Complexo de Messias
Marco Antonio Spinelli*
Alguns dias depois da
bofetada na noite do Oscar, Will Smith internou-se voluntariamente numa
Clínica Psiquiátrica para Reabilitação. Um amigo me ligou para me dizer que
minha avaliação estava correta. No dia seguinte à cerimônia do Oscar eu escrevi
sobre sua atitude e sintomas contidos em seu discurso, para mim indicativos de
que ele estava precisando de ajuda com uma certa urgência. Meu amigo e colega
leu o texto e me falou que eu iria queimar a minha língua, que aquilo tinha
sido uma armação para devolver o Oscar às manchetes. É um programa decadente,
que premia uma indústria hoje fragmentada em vários canais de streaming. O
escândalo serviria para chamar atenção sobre o evento. A análise que eu fiz
viraria piada. Eu achei que não viraria piada, e não virou.
Vivemos numa Sociedade
do Espetáculo, onde um mendigo que transa com uma mulher em surto psicótico
pode virar uma celebridade e beijar influencers na balada. Não dá mais para
traçar a linha entre o Real e a encenação. Tudo parece roteirizado, até a
morte. O importante é criar impacto e canalizar a atenção, até o próximo evento
escandaloso. Somos uma aldeia global sedenta de cliques e likes.
Denzel Washington, um
cara que tem a confluência rara de ser um artista espetacular e um homem
íntegro e integrado às suas qualidades e defeitos , chamou Will Smith de canto
depois da bofetada e falou, na citação do próprio Will: “Tome cuidado. Você
está no momento de maior brilho. É nessa hora que o Diabo vem atrás de você”.

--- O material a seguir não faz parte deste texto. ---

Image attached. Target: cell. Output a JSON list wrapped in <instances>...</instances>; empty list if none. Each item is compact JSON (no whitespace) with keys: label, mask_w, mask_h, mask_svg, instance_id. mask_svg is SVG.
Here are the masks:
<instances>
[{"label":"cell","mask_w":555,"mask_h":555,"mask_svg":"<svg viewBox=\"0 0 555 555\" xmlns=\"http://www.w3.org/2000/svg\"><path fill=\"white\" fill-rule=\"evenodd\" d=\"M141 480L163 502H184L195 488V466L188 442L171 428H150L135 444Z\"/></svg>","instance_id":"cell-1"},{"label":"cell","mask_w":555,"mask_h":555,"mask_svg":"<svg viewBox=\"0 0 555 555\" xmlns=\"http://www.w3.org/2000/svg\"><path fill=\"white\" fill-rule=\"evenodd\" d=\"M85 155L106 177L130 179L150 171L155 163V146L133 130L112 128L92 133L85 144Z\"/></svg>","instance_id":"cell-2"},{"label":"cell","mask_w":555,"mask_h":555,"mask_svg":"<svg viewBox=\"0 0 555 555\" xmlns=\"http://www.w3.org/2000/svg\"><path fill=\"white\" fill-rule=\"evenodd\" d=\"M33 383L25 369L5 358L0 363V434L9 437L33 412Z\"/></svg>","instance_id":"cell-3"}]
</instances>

Nenhum terapeuta poderia ter falado melhor. Pela lei da Compensação, quando
estamos no ponto mais alto que se faz necessária a maior humildade. Não é
fácil. O sucesso tem a característica inebriante de fazer seu portador se
identificar com ele. O escritor Jorge Luís Borges escreveu: “Bem Aventurado
aquele que aceita a vitória e a derrota com a mesma serenidade”. Mais uma vez
eu digo: não é fácil. A tendência normal é ficar inflado nas vitórias e destruído
nas derrotas.
Um terapeuta junguiano
diria que o demônio que possuiu Will Smith é a Identificação com o Arquétipo.
Vou traduzir o palavrão.
Arquétipos são matrizes
fundamentais de nossa cultura e Psique. Figuras que aparecem em todas as
Mitologias: a Mãe, o Pai, o Herói, o Salvador, a Bruxa, o Perseguidor, a Mulher
Fatal. Preste atenção a seus sonhos, que esses arquétipos estão sempre por lá.
Os filmes, os contos de fada, os reality shows, as neuroses familiares, todas
as metáforas que nos regem derivam dos Arquétipos. A moça em surto psicótico
viu uma divindade no homem em situação de rua, possuída por essa inundação
psíquica.Os Arquétipos estão dentro de nossa Psique e projetados nas fotos do
Instagram. Eles são matrizes de formação de Consciência, e viram monstros
quando queremos encarná-los. Esse o sinal claro que Will Smith estava doente.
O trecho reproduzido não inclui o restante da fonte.